(Stored data entries)
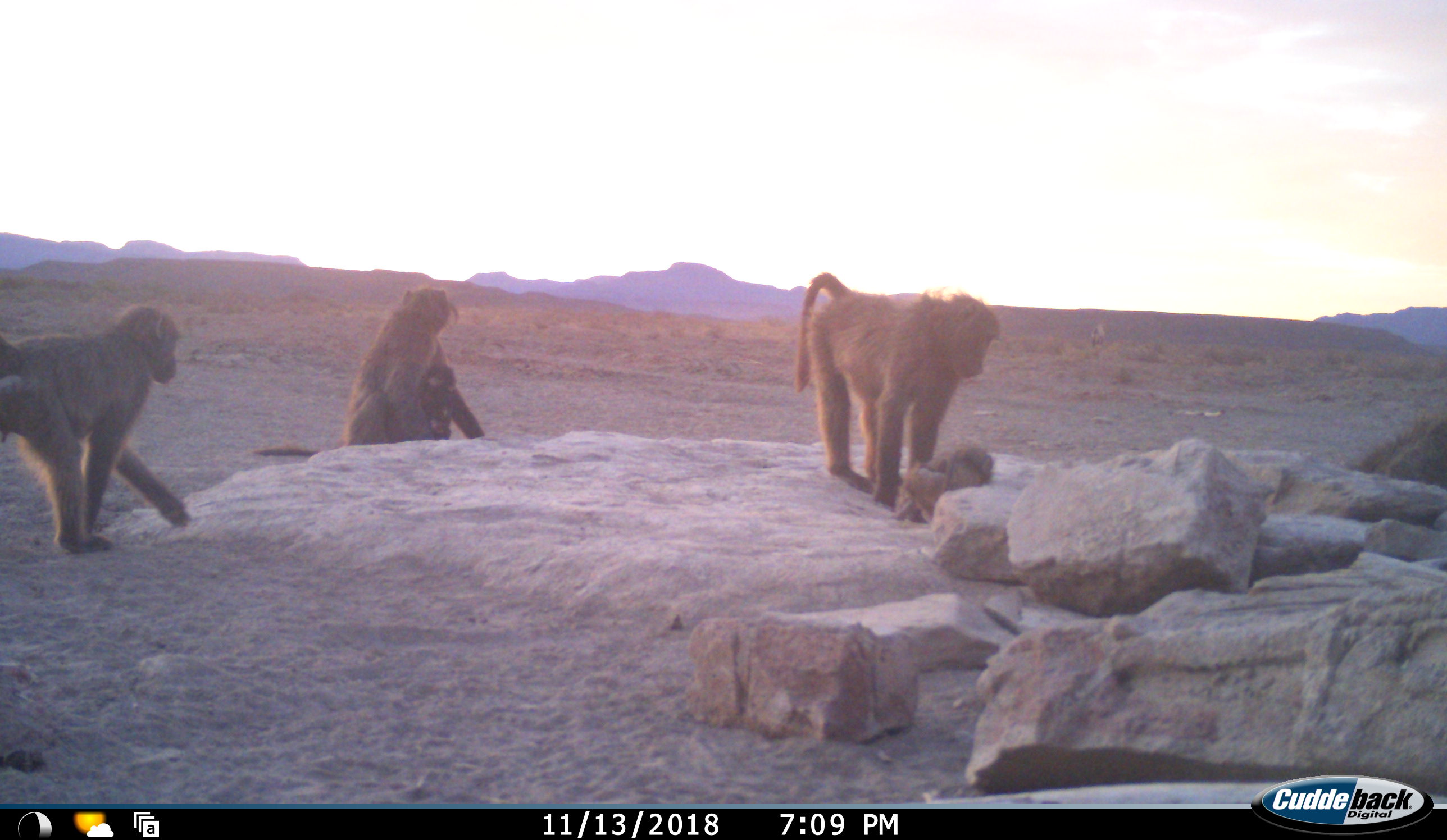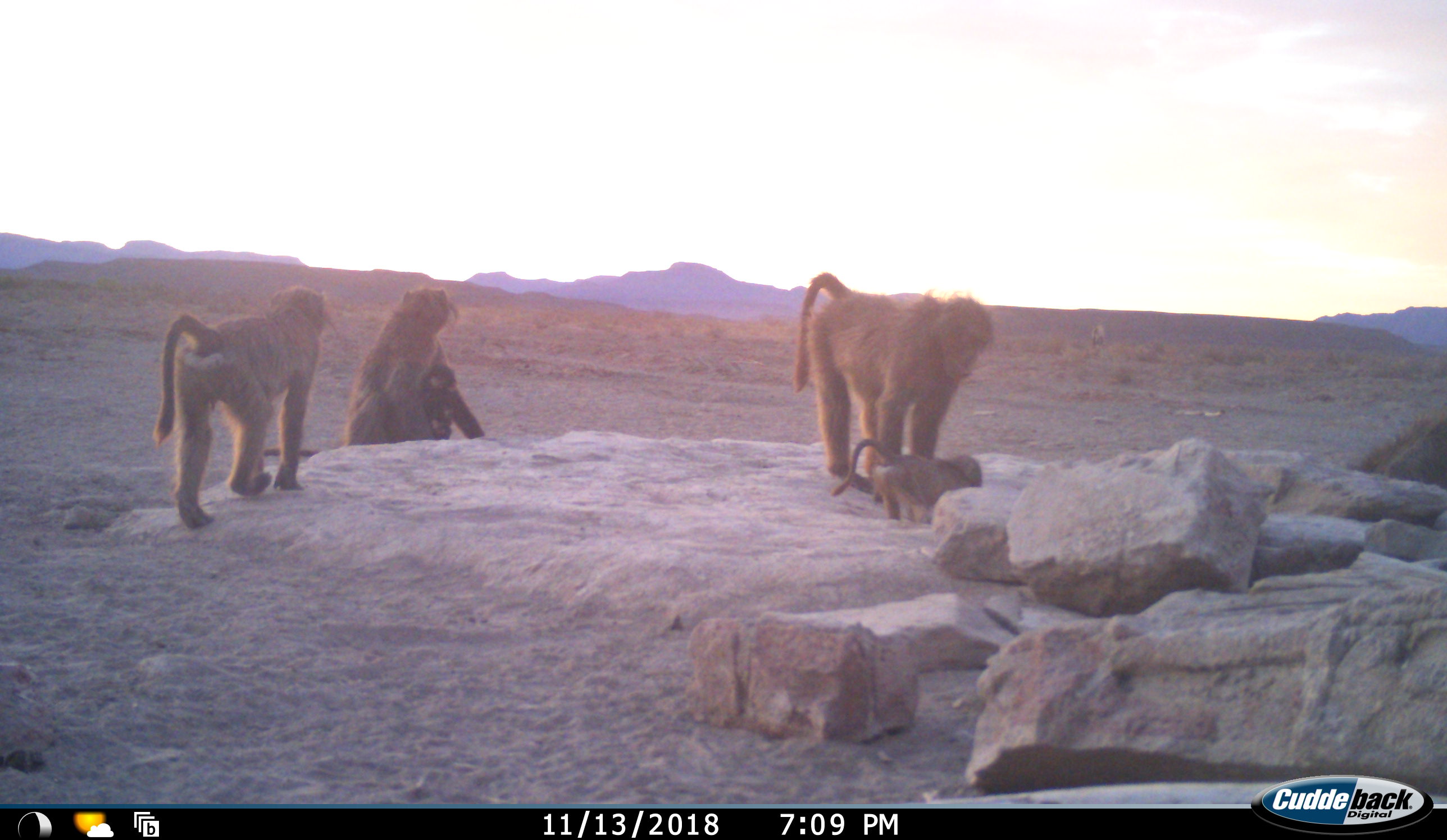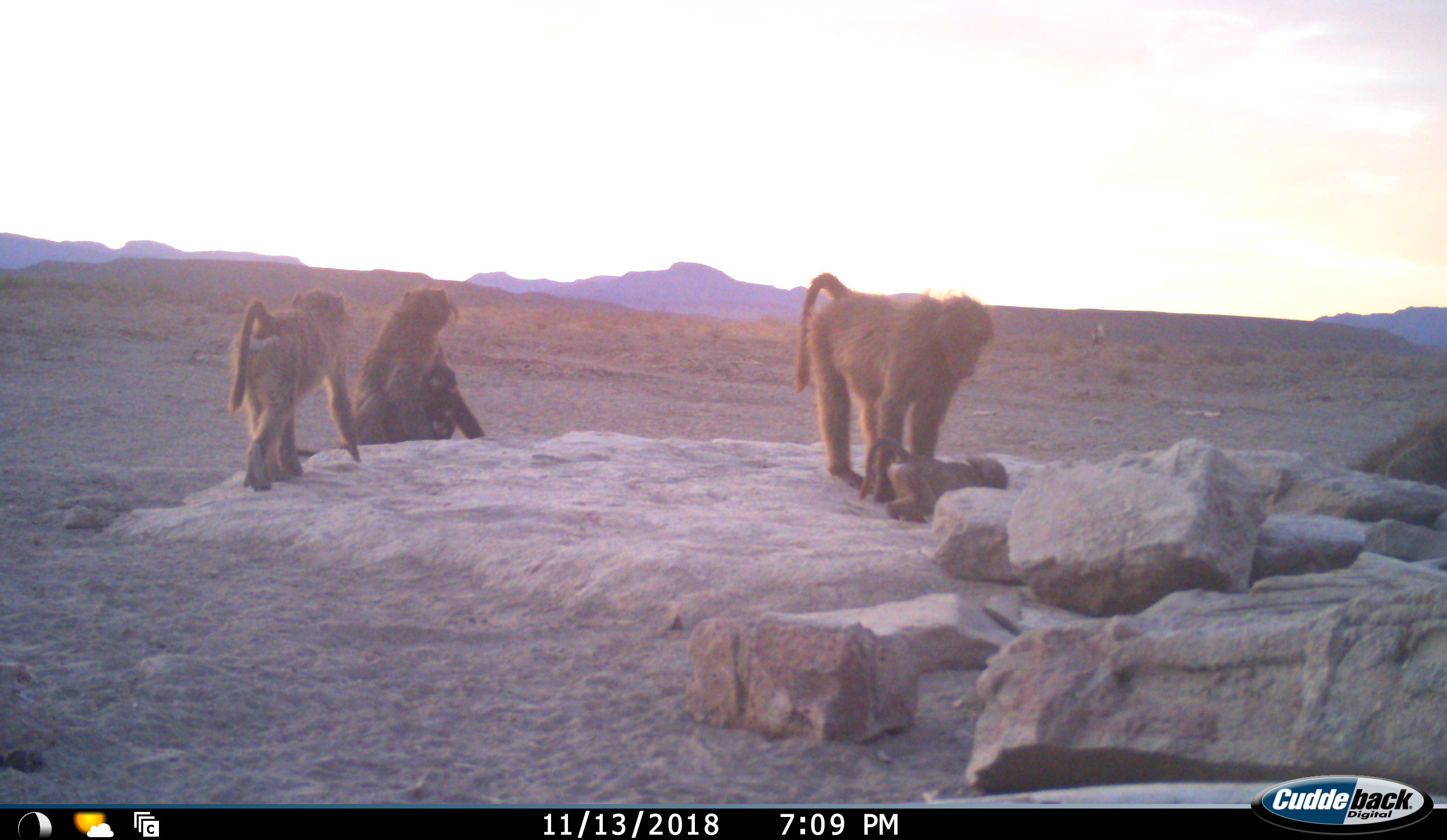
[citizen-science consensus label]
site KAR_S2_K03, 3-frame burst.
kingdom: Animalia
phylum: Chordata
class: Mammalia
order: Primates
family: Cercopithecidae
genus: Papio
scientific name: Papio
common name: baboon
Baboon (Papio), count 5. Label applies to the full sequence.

TASK TO COMPLETE
In the answer, return exactly the lines from the line containing "scientific name: Papio" to the end of the records above, and no others.

WRITTEN RESPONSE
scientific name: Papio
common name: baboon
Baboon (Papio), count 5. Label applies to the full sequence.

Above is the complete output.